Un pactole de 188 millions de dollars déposés par des Sénégalais à l’étranger, dans la banque HSBC, et mis à jour par le scandale “Swissleaks”, c’est le débat qui fait rage au Sénégal. Des personnalités de premier plan sont notamment citées dans cette affaire évasion fiscale. C’est le cas du ministre-conseiller du président de la République et non moins auteur-compositeur de renom, Youssou Ndour. Une situation alarmante pour l’économie nationale et qui fait réagir l’économiste Birahim Seck du Forum Civil dans cet entretien express accordé à ANA.
Le scandale de “Swissleaks” qui fait état de 188 millions de dollars déposés par des Sénégalais à l’étranger dans la banque HSBC constitue-t-il une surprise pour le forum civil ?
Cela ne nous surprend pas car on le savait. Mais on n’avait pas les preuves. Mais en réalité, des personnalités avaient des comptes à l’extérieur, à travers leurs activités commerciales, soit de création de sociétés, soit des infractions pénales comme le blanchiment d’argent, le détournement de denier public. L’investigation a montré que nous sommes dans un système de prédation et qu’il faut prendre les mesures nécessaires et surtout prendre les devants. Aujourd’hui, on parle de la fraude fiscale au niveau international, mais même au Sénégal il y a des entreprises qui sont redressées par l’administration fiscale, mais quand elles vont au niveau du Palais, avec les interventions d’autorités sénégalaises, elles passent entre les mailles de l’administration fiscale. La fraude fiscale n’est pas seulement internationale, la fraude fiscale elle est également organisée au niveau étatique. Et il faut impérativement que les autorités rendent compte sur ces redressements non exécutés et sans suite qui sont organisés au niveau du Palais de la République. Ça également, c’est une forme de fraude fiscale dont les gens ne parlent pas.
Est-ce à dire que l’Etat encourage les fraudes fiscales ?
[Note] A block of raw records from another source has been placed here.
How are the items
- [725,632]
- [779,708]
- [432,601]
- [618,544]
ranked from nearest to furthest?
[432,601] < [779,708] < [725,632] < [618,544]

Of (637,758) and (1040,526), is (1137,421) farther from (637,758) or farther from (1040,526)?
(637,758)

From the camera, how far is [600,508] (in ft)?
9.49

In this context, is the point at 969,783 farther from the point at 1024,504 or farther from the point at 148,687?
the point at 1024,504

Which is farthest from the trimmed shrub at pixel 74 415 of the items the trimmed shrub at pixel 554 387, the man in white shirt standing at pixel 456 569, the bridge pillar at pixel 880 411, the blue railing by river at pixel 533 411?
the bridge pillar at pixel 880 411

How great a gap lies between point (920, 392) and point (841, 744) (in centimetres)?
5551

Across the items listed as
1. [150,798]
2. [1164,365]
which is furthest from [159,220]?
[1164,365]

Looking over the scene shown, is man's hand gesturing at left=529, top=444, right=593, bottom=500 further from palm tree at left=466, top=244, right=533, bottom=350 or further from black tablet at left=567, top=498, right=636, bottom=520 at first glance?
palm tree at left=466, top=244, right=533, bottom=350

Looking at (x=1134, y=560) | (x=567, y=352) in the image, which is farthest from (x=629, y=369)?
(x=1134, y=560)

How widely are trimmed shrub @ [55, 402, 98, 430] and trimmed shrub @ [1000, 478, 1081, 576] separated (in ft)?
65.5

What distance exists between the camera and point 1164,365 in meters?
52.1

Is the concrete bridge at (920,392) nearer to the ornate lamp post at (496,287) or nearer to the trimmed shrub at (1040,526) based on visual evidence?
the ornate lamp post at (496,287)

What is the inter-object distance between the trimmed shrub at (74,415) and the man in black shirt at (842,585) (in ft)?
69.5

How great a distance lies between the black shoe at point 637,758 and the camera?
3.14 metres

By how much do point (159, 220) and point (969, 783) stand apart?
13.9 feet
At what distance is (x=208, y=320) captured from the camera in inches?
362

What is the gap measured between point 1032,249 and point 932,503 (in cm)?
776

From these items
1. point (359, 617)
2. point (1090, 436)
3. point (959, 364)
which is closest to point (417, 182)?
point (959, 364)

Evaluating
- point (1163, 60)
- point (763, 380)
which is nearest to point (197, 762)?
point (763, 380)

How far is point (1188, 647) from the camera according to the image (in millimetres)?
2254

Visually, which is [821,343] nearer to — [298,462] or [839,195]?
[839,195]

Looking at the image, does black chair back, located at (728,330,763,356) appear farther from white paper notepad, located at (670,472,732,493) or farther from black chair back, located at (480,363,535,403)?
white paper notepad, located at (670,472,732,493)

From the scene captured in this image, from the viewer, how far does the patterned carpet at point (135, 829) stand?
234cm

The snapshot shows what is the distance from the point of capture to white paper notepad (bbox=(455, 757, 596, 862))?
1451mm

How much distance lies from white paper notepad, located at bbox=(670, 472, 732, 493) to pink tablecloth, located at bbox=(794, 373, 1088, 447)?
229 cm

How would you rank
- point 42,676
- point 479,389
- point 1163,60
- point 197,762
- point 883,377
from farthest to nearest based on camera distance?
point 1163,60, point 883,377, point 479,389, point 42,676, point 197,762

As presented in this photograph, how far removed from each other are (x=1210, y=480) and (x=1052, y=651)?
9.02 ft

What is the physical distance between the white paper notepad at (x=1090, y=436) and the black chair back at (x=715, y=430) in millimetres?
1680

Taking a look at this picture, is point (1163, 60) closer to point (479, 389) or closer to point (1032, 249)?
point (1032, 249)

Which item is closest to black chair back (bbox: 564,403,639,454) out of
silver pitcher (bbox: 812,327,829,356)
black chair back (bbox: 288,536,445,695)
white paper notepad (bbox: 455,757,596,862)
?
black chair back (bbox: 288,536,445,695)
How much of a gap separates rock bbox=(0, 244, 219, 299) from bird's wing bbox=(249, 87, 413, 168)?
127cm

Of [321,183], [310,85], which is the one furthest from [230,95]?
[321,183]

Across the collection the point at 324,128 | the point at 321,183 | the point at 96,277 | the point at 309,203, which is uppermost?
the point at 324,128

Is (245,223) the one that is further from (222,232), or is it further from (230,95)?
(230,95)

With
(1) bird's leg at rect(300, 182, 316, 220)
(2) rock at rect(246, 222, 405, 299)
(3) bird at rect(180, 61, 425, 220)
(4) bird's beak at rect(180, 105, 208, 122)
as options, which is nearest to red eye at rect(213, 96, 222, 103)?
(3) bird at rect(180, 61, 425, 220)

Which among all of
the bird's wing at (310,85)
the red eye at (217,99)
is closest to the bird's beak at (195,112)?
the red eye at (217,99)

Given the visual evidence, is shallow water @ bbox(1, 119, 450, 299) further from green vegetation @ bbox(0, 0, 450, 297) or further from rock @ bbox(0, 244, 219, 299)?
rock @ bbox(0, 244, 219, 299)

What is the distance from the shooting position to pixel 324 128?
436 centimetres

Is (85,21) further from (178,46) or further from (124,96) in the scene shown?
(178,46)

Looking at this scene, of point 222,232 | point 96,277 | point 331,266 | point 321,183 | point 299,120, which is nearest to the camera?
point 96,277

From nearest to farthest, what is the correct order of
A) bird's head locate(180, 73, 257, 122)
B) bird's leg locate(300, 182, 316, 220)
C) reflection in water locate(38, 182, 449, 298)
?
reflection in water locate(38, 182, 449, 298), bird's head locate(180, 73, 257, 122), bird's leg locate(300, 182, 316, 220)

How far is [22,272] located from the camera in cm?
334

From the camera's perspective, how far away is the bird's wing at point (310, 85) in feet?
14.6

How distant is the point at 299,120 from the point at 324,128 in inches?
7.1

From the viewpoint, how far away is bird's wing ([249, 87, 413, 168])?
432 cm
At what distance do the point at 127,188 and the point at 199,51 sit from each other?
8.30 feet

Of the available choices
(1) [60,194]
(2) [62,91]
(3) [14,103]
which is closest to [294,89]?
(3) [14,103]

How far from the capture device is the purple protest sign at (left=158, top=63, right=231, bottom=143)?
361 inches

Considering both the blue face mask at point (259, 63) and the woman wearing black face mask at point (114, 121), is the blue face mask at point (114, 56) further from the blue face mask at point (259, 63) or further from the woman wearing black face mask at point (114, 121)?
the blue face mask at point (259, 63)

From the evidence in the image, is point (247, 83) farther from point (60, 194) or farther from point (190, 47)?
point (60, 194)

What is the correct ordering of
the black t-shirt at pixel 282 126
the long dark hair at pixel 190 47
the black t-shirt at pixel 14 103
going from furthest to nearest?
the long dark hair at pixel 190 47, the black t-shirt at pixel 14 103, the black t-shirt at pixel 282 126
Dans une moindre mesure on peut dire que, aujourd’hui, si une grande entreprise est redressée à hauteur de 5 milliards CFA, 6 milliards, 9 milliards CFA, et que les autorités négocient des fois, elles ne paient pas d’impôts ou elles ne paient que le dixième de ce qu’elles devaient payer, on peut à partir de là dire que c’est une forme d’encouragement de la fraude fiscale par l’Etat. C’est vrai, au niveau international, l’ampleur est si élevé, mais aussi au niveau national, on devrait en parler.
Quelles conséquences peuvent avoir ces fraudes fiscales sur notre économie ?
C’est d’abord qu’on n’aura pas les ressources nécessaires pour réaliser nos projets. Deuxièmement, il y a toujours des pressions fiscales, car il y a un déficit de ressources et cela va impacter forcement sur l’émergence des pays africains. Cela va impacter également sur la difficulté de réduire la pauvreté. Et si on ne prend pas garde pour lutter contre ce fléau, on va toujours entrer dans ces jeux d’enrichissements illicites parce que la plupart des sociétés qui font de la fraude fiscale sont dans des activités illicites.